§ Problems and tasks
- 1) Could you repeat the part of the oil spill article starting at "Li has received" and ending at "containment and remediation.", word for word?
- 2) Do the following statements agree with the oil spill article? Answer yes or no for each, and quote the words from the article that settle it.
(a) GoMOSES has been a gathering point for scientists, academics and government officials since 2013.
(b) In April, Grossi's team monitored the drift cards with satellites.
(c) Grossi says existing modeling software accurately predicts where oil will go after a release.
- 3) How would the article on using artificial intelligence to predict oil spill dispersion go on? Write the next part.

Li has received several inquiries regarding the material from oil service companies, some of which are currently testing applications. “They are trying to take the technology from the lab to the field.”

ARTIFICIAL INTELLIGENCE

Should there be an accidental offshore release, University of Miami researcher Matthew Grossi says the artificial intelligence employed by some well-known tech giants could be used to predict the dispersion of oil, thereby providing a vital tool for containment and remediation.

Grossi spoke about the budding technology during the Gulf of Mexico Oil Spill & Ecosystem Science Conference in New Orleans. Since 2013, GoMOSES has served as a clearing house of sorts for scientists, academics and government officials to discuss oil containment and remediation technologies, among a host of other ecological topics related to the Gulf.

Grossi says existing modeling software falls short of accurately predicting where oil will go following a release. “Observations are obviously important,” he adds. “In April, we used ships and drones to monitor environmental conditions in the Gulf and deployed hundreds of drift cards [often used to gather information about the drift of an oil spill] into the water and monitored them with drones.” But when applying the observations to conventional forecasting models, his team ran into some challenges. It turns out the models can only assimilate a certain amount of data.

Grossi’s team then turned its attention to the AI technologies employed by Facebook, Google and Amazon. “One thing that all these companies have in common is that they all use artificial intelligence in near real time to analyze an enormous wealth of user statistics to guess what ad might be appealing to you, or who you might know, or what product you might want to buy.

“So this got us wondering, can we do this in the ocean sciences as well?”

The field of artificial intelligence, or machine learning, incorporates the development of algorithms that learn and develop as they are fed examples from various data sets. “It’s a biologically inspired approach,” Grossi says. “It learns just as we do. We observe the world empirically and the neurons in our brains are stimulated when we learn patterns and learn how to analyze data. That’s what neural networks do. You feed them input and by means of weighted links, different neurons inside the neural net perform calculations and through different iterations adjust those weights.

“Essentially, you feed it one example at a time and the model learns statistical relationships between the data sets that you are giving it and what you expect to get out of it.”

Data entries:
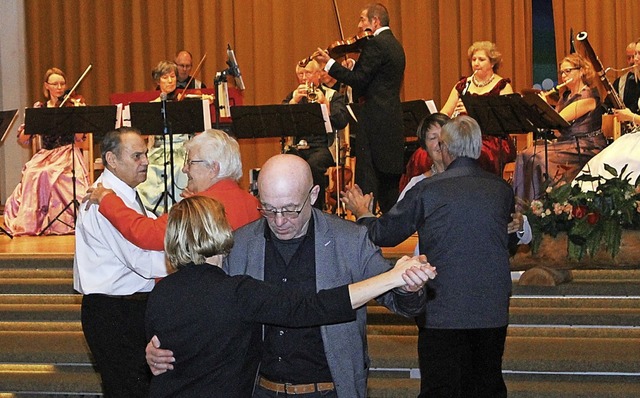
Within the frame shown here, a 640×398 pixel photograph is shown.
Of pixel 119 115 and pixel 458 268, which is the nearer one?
pixel 458 268

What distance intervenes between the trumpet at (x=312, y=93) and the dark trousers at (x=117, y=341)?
5.20 m

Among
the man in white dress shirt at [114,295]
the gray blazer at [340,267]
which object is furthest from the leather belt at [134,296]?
the gray blazer at [340,267]

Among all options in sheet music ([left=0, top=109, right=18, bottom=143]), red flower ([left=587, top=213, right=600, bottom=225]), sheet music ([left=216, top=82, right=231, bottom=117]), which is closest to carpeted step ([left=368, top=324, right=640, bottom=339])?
red flower ([left=587, top=213, right=600, bottom=225])

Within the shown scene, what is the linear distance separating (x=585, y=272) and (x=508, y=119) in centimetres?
140

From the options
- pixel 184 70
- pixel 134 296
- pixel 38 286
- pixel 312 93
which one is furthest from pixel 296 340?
pixel 184 70

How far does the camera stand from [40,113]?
28.3 ft

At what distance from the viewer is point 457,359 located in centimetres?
438

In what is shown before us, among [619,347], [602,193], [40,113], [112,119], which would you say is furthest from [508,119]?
[40,113]

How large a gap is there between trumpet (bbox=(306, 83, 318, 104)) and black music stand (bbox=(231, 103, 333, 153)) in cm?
127

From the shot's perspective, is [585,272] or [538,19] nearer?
[585,272]

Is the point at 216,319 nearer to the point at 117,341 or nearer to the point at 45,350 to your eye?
the point at 117,341

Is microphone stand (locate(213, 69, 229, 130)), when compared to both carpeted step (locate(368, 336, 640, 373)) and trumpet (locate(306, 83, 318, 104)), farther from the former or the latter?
carpeted step (locate(368, 336, 640, 373))

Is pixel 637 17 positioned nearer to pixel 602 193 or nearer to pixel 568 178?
pixel 568 178

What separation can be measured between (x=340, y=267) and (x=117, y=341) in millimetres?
1358
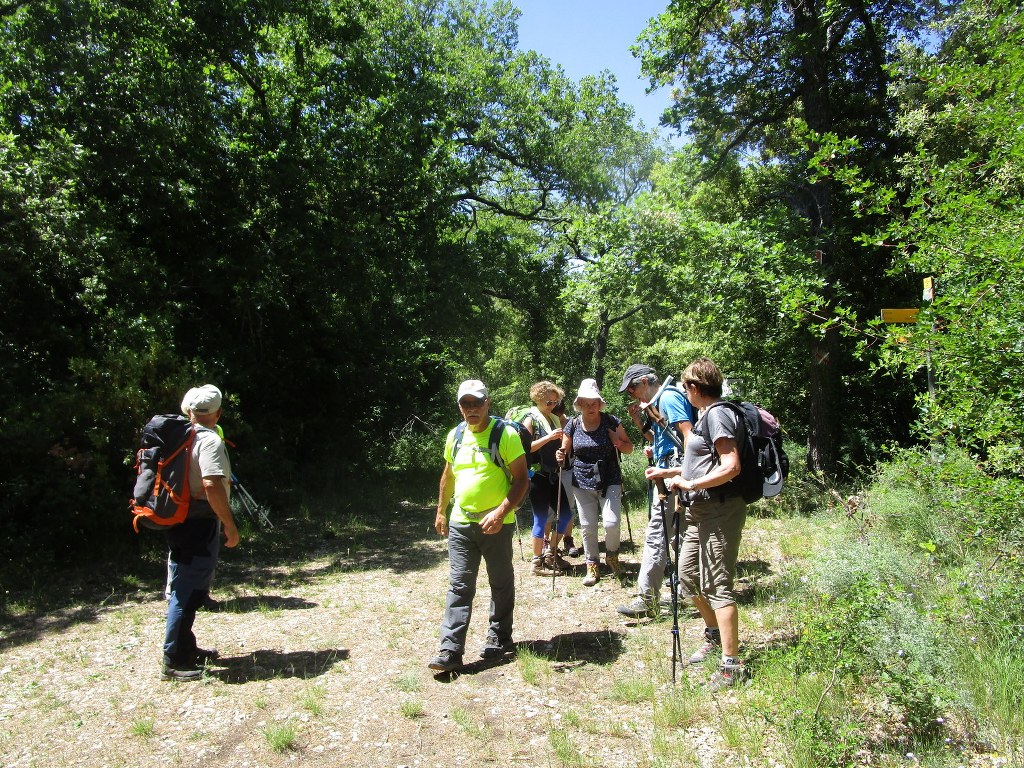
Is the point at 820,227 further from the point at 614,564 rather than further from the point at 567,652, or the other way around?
the point at 567,652

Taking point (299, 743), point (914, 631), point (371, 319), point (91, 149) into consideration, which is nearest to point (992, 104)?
point (914, 631)

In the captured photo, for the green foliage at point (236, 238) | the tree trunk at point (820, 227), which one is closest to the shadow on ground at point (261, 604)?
the green foliage at point (236, 238)

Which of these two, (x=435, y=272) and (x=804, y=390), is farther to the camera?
(x=435, y=272)

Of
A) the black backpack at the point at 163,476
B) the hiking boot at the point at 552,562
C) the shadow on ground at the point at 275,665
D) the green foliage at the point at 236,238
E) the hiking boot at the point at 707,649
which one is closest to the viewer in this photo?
the hiking boot at the point at 707,649

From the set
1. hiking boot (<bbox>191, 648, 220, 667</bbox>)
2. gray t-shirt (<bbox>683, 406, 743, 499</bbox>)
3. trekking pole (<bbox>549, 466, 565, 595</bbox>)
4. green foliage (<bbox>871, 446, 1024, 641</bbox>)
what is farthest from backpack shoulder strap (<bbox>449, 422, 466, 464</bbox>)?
green foliage (<bbox>871, 446, 1024, 641</bbox>)

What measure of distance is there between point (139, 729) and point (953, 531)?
18.1 ft

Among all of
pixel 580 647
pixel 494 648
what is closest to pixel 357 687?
pixel 494 648

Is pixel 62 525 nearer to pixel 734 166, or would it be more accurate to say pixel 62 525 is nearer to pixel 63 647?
pixel 63 647

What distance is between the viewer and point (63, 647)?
5.23 m

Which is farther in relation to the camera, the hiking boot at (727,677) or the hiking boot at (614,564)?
the hiking boot at (614,564)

§ Answers to the problems
- 1)
Li has received several inquiries regarding the material from oil service companies, some of which are currently testing applications. “They are trying to take the technology from the lab to the field.”

ARTIFICIAL INTELLIGENCE

Should there be an accidental offshore release, University of Miami researcher Matthew Grossi says the artificial intelligence employed by some well-known tech giants could be used to predict the dispersion of oil, thereby providing a vital tool for containment and remediation.

- 2)
(a) Yes: "Since 2013, GoMOSES has served as a clearing house of sorts for scientists, academics and government officials"
(b) No: "monitored them with drones"
(c) No: "existing modeling software falls short of accurately predicting where oil will go following a release"

- 3)
Ultimately, Grossi’s team hopes to create a neural network that predicts surface velocity and other environmental parameters that might influence the dispersion of oil. “We’re going to let the model figure that out,” he says. “We’re moving away from a traditional approach where we tell the ocean how to behave and toward one where we allow the observations to tell the model what’s actually happening.”

MAPPING THE DATA

Grossi has teamed up with a professor in the University of Miami’s Electrical and Computer Engineering Department to create the computer model. “If this approach works, it’s going to offer a lot of new potential and open a lot of new doors in the way we can process observational data that is coming in daily from observing initiatives around the country and around the world.

“A lot of this data is still sitting on data servers, just waiting to be analyzed. Perhaps this is a new approach that we can utilize to that end.”

Some technologies are already gaining traction in the “real world” of oil tracking and remediation. In speaking to a gathering at the GoMOSES conference, Oscar Garcia, director of Water Mapping LLC in Corpus Christi, said the drones, thermal imaging software and mapping software his company uses are playing an increasingly significant role in tracking and predicting the dispersion of oil after a leak or spill.

He uses drift cards and drones in tandem to estimate the life cycle of an oil slick.

“Unmanned aerial systems [drones] have become a crucial tool for tactical positioning in oil spill field studies,” Garcia said. “As a result, in-situ measurements and UAS high-resolution mapping can be used to extrapolate valuable, predictive oil data.”